Press / Media | Cadiz News
World Cup no golden goose
28 January 2010
EXORBITANT prices, a strong rand and fewer-than-expected foreign visitors could scupper local retailers' hopes of significant sales boosts during the World Cup this year.
With Match, Fifa's official accommodation agent, relinquishing its rights to about 450 000 of the bed-nights it reserved at local hotels, a more sobering picture of this international event is emerging.
A poll released by Fifa yesterday showed public opinion towards staging the soccer tournament remains positive. But a study released by Cadiz Securities yesterday showed that retail spend would grow by only 0.2 percent during the event. Shamil Ismail and Jasmine Lin, research analysts from Cadiz, predict that even if SA Tourism's target of 10 million visitors is achieved this year, the higher visitor numbers would contribute no more than an additional R 803 million to retail spend in 2010.

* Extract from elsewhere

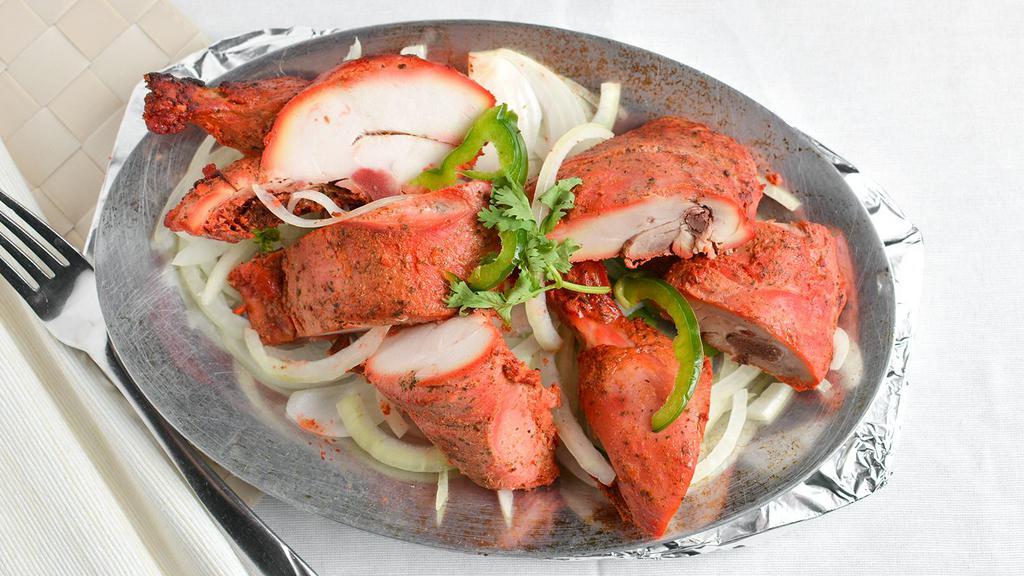 Chicken Tandoori · Chicken marinated in yogurt. garlic, ginger, vinegar and indian spices.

Economists are equally concerned that expectations of a surge in retail spend are too optimistic, though some have indicated that more spending will take place in particular areas.

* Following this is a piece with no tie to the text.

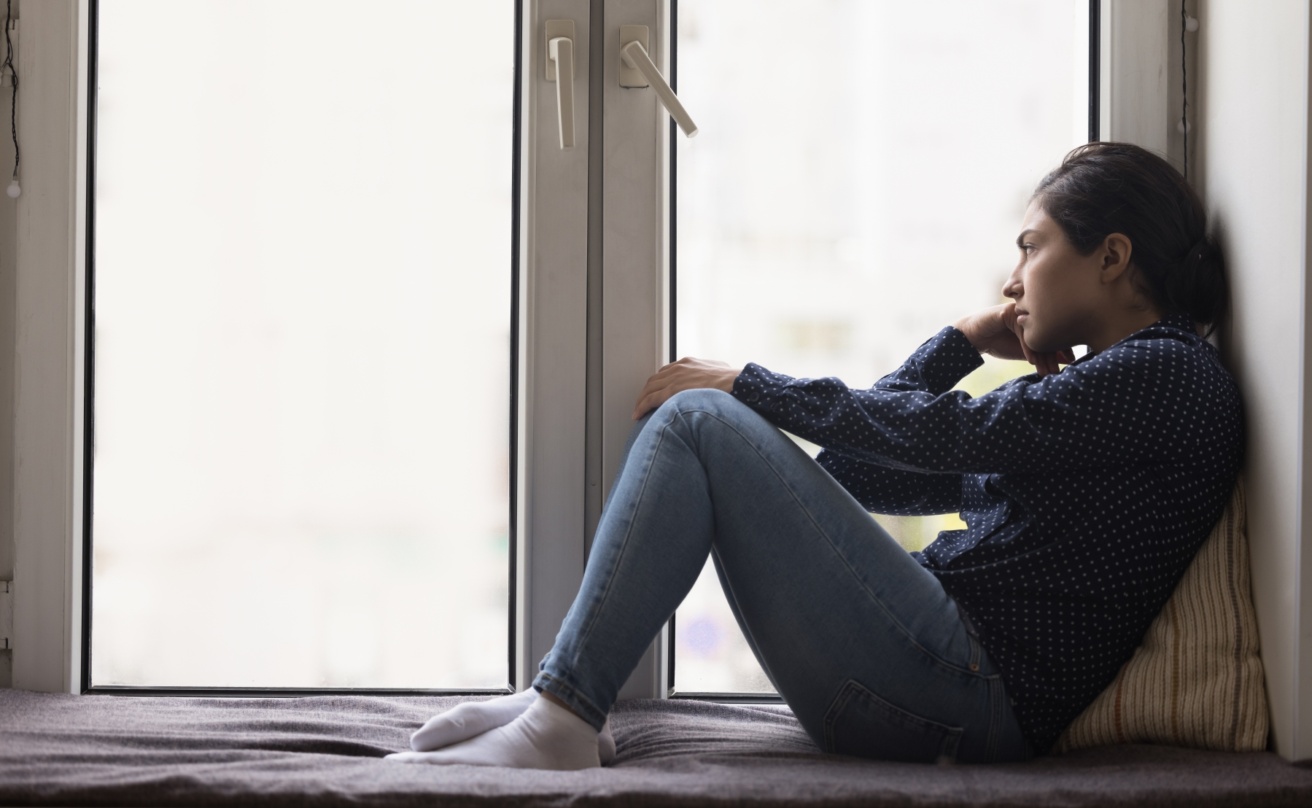 59271471-unhappy-lonely-young-indian-woman-sitting-on-windowsill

“Hotels, restaurants and alcohol sales will be boosted more specifically," said Kevin Lings, an economist from Stanlib. Lings said expectations were “probably too high" as there were a number of factors, including negative media reports about South Africa, to consider. “Our estimates are that the World Cup could add 0.4 percent to gross domestic product (GDP), which is quite significant," Sanlam Investment Management economist Arthur Kamp pointed to a number of conditions that suggested a retail upswing, including a decline in debt servicing costs. “But retail spend will not be as big as anticipated," Kamp said.
Ismail and Lin offered a reality check on ticket sales to date: “To reach the target of
10 million visitors this year, inbound tourism volumes will have to grow by 8.3 percent, or
764 000 visitors". Fifa revealed yesterday that two thirds (or 2 million) of the available tickets have already been sold.

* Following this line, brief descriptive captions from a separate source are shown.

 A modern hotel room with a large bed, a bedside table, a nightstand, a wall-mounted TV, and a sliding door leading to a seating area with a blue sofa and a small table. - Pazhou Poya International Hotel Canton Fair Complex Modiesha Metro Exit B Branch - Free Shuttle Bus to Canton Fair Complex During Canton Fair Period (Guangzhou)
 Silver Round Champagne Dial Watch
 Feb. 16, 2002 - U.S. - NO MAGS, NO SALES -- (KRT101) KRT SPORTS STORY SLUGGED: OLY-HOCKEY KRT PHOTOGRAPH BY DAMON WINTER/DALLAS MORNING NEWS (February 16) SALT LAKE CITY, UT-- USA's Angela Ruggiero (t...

But Cadiz's research showed tourist arrivals declined during the 2002 World Cup in Japan and South Korea due to fewer intra-Asia visitors, which was not offset by increased tourism from non-Asian countries. They believe this trend could be repeated in South Africa. “The bulk of tourists in South Africa originate from Africa and there is a fear that some tourists from Africa may avoid South Africa at the time of the World Cup," they said.
“The 2002 World Cup did not provide a substantial boost to retail sales in South Korea. Looking at local market conditions, we predict that consumer spend may grow by about 3 percent this year, taking into account such factors as the employment situation, changes, in electricity prices and taxes," the analysts said.
Their projections indicate that job losses are far from over and that even with some economic recovery during the second quarter, the net effect will still be average job losses of 334000 for 2010, eroding R 3.5 billion from the national consumer wallet. Ismail and Lin found that Massmart and Shoprite were likely to have stronger underlying growth due to the extent of their exposure to the lower income segments, while Foschini and Clicks may experience weaker market growth.
Barry Knichel, the general merchandise director at Pick n Pay, said he was positive about the World Cup period. “We have a whole new range planned, including toys, novelties and clothing for men, women and children," he said.
The Shoprite Group expected the sales of outdoor merchandise like camping chairs to increase compared with other winter seasons due to the high number of overseas visitors, said marketing director Brian Weyers.